Abstract

Typhoid fever, caused by Salmonella enterica serovar Typhi (S. Typhi), is a global health concern and its treatment is problematic due to the rise in antimicrobial resistance (AMR). Rapid detection of patients infected with AMR positive S. Typhi is, therefore, crucial to prevent further spreading. Clustered Regularly Interspaced Short Palindromic Repeats and CRISPR-associated genes (CRISPR-Cas), is an adaptive immune system that initially was used for typing purposes. Later, it was discovered to play a role in defense against phages and plasmids, including ones that carry AMR genes, and, at present, it is being explored for its usage in diagnostics. Despite the availability of whole-genome sequences (WGS), very few studied the CRISPR-Cas system of S. Typhi, let alone in typing purposes or relation to AMR. In the present study, we analyzed the CRISPR-Cas system of S. Typhi using WGS data of 1059 isolates obtained from Bangladesh, India, Nepal, and Pakistan in combination with demographic data and AMR status. Our results reveal that the S. Typhi CRISPR loci can be classified into two groups: A (evidence level >2) and B (evidence level ≤2), in which we identified a total of 47 unique spacers and 15 unique direct repeats.
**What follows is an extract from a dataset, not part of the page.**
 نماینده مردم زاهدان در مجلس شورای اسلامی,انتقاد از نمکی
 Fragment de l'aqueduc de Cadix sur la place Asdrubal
Further analysis of the identified spacers and repeats demonstrated specific patterns that harbored significant associations with genotype, demographic characteristics, and AMR status, thus raising the possibility of their usage as biomarkers. Potential spacer targets were identified and, interestingly, the phage-targeting spacers belonged to the group-A and plasmid-targeting spacers to the group-B CRISPR loci. Further analyses of the spacer targets led to the identification of an S. Typhi protospacer adjacent motif (PAM) sequence, TTTCA/T. New cas-genes known as DinG, DEDDh, and WYL were also discovered in the S. Typhi genome. However, a specific variant of the WYL gene was only identified in the extensively drug-resistant (XDR) lineage from Pakistan and ciprofloxacin-resistant lineage from Bangladesh. From this work, we conclude that there are strong correlations between variations identified in the S. Typhi CRISPR-Cas system and endemic AMR positive S. Typhi isolates.

Highlights

  • IntroductionTyphoid fever is a systemic enteric infection, caused by Salmonella enterica serovar Typhi

  • Typhoid fever is a systemic enteric infection, caused by Salmonella enterica serovar Typhi (S.Typhi), a human-restricted bacterial pathogen [1,2]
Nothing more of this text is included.